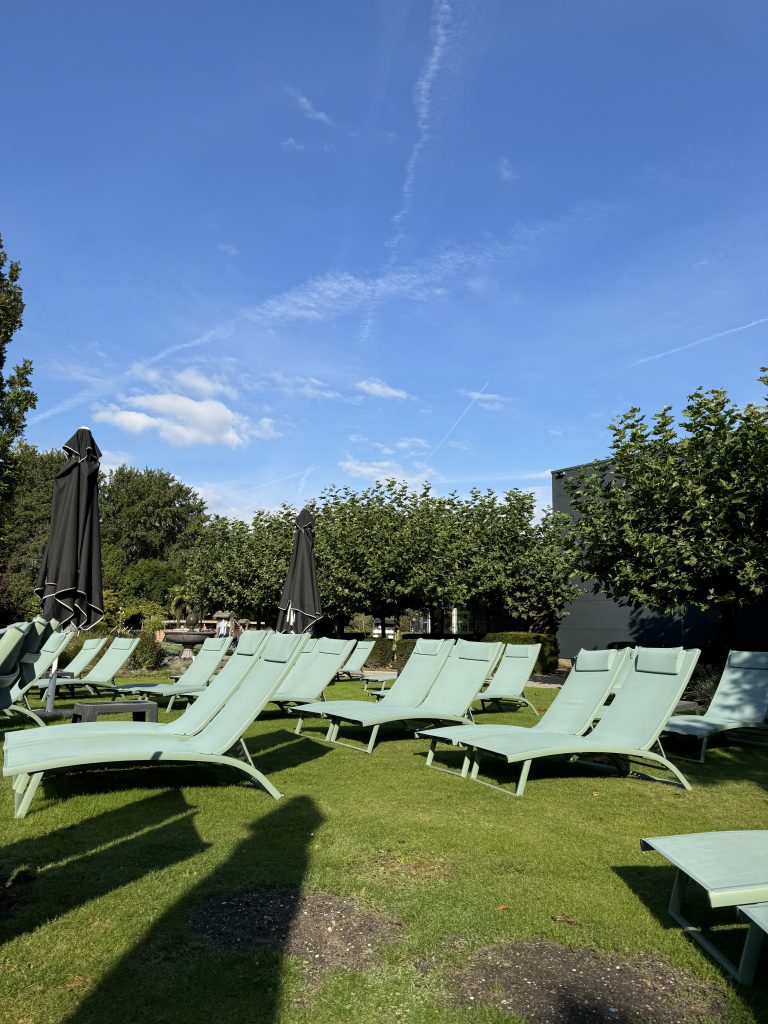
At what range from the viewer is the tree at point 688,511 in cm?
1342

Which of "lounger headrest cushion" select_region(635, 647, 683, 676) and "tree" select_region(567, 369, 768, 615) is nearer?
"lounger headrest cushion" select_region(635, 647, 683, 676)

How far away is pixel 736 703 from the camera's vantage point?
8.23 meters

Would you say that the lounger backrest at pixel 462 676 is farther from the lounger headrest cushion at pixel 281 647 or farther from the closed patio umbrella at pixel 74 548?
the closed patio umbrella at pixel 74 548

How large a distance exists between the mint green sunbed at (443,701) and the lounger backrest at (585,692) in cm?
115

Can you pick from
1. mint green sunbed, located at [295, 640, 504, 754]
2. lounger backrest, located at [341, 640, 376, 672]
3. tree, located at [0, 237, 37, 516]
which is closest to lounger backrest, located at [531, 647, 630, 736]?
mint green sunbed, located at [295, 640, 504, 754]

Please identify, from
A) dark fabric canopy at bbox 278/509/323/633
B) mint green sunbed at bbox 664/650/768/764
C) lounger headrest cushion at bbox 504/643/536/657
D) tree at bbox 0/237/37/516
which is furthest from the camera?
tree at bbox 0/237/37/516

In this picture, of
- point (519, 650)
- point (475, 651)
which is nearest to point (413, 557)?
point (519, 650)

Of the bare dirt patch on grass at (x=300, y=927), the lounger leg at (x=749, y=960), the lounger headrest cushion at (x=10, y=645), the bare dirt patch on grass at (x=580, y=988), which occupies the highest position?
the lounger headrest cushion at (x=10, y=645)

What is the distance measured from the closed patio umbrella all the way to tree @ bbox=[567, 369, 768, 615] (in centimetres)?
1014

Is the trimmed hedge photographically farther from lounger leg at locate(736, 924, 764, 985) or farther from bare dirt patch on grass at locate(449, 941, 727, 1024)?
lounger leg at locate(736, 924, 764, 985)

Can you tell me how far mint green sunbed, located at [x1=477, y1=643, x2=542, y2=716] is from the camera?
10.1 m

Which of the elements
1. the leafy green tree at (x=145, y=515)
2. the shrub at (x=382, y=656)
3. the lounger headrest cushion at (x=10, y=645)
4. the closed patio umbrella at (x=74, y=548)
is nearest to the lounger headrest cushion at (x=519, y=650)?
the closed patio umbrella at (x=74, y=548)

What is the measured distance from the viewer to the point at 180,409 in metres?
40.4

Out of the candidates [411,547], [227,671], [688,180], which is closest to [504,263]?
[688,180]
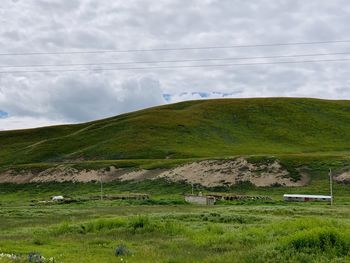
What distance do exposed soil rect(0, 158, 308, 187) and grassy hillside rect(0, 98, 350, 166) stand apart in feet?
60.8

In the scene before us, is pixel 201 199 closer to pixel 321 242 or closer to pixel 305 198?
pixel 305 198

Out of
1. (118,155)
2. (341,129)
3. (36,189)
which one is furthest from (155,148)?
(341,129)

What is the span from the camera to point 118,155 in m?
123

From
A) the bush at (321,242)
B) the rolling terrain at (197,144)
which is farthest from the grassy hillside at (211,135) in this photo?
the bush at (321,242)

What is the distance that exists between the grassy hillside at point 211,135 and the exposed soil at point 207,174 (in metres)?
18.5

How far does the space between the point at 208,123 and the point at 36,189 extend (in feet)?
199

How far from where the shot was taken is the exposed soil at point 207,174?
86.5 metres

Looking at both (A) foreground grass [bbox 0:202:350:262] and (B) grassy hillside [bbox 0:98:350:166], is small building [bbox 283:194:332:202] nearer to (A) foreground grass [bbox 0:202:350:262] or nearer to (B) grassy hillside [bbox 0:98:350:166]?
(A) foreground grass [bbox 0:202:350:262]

#####

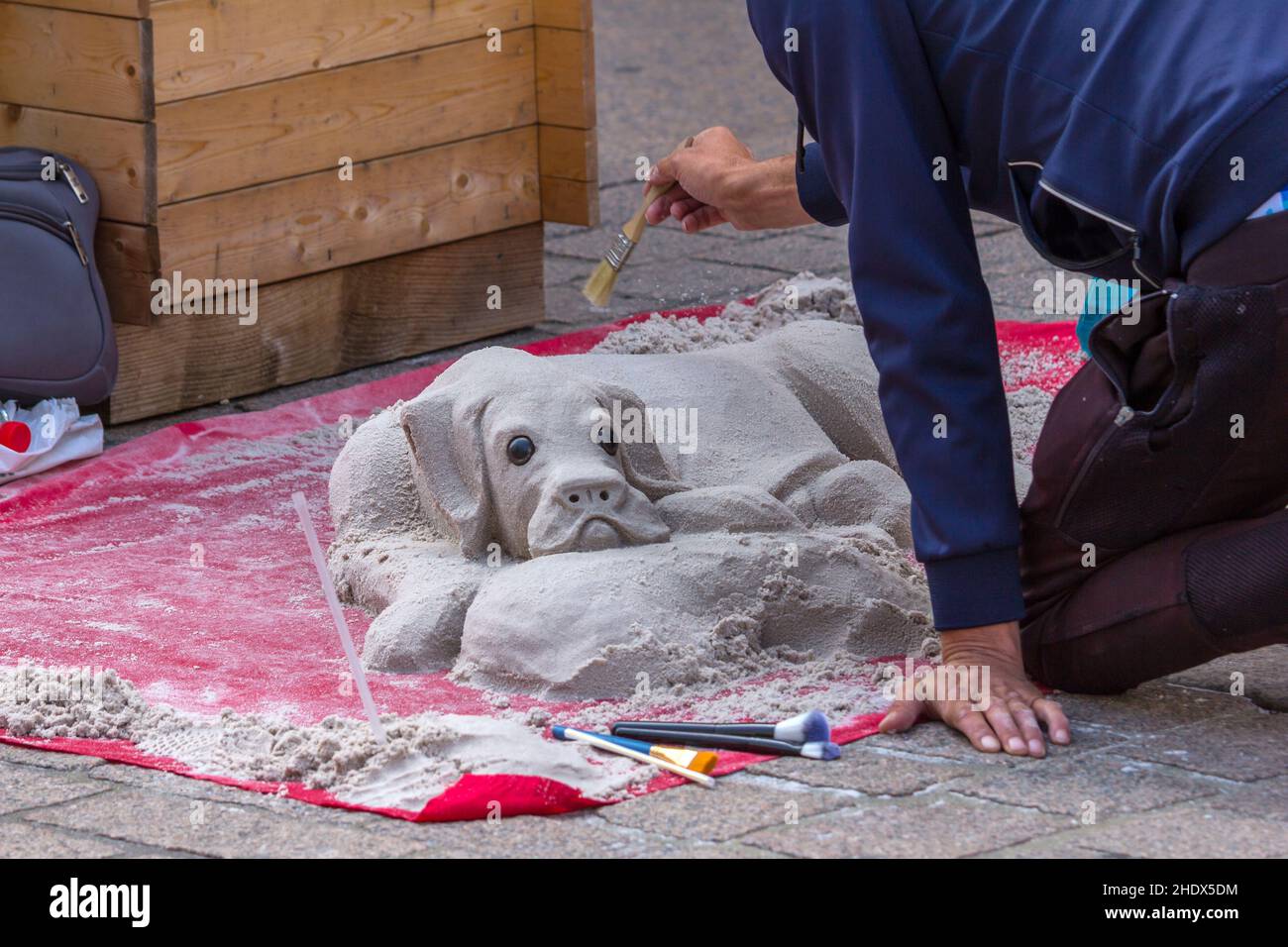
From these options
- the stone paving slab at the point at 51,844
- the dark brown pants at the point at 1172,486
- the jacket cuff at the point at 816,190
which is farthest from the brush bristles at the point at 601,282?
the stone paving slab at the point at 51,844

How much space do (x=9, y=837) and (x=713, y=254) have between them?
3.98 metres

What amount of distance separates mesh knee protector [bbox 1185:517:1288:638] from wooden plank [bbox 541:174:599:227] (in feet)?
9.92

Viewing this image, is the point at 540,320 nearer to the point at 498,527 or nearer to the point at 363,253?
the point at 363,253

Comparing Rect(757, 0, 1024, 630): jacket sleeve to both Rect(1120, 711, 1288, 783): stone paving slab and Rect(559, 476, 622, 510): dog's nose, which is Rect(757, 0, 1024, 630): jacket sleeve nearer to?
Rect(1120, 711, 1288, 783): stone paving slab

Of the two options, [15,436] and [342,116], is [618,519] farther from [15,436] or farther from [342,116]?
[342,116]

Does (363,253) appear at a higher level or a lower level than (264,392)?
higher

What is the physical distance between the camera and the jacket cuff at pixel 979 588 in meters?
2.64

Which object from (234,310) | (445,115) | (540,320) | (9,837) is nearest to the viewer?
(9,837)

#####

→ Given exercise
Copy out every row from the line containing "Out of the candidates" down to the line containing "86.5 metres", both included, leaving out the pictures.

→ In response
Out of the candidates [411,547], [227,671], [688,180], which is closest to [504,263]?
[688,180]
What distance do exposed soil rect(0, 158, 308, 187) and grassy hillside rect(0, 98, 350, 166) stand apart in feet?
60.8

In the scene before us, is pixel 201 199 closer to pixel 321 242 or closer to pixel 305 198?
pixel 305 198

Out of
1. (118,155)
2. (341,129)
3. (36,189)
which one is furthest from (155,148)?
(341,129)

What is the span from the camera to point 118,155 in m?
123

From
A) the bush at (321,242)
B) the rolling terrain at (197,144)
which is farthest from the grassy hillside at (211,135) in this photo?
the bush at (321,242)

What is the distance that exists between the grassy hillside at point 211,135 and the exposed soil at point 207,174 (in metres)?
18.5

How far does the space between the point at 208,123 and the point at 36,189 extend (in feet)?
199

How far from where the shot was taken is the exposed soil at point 207,174?
86.5 metres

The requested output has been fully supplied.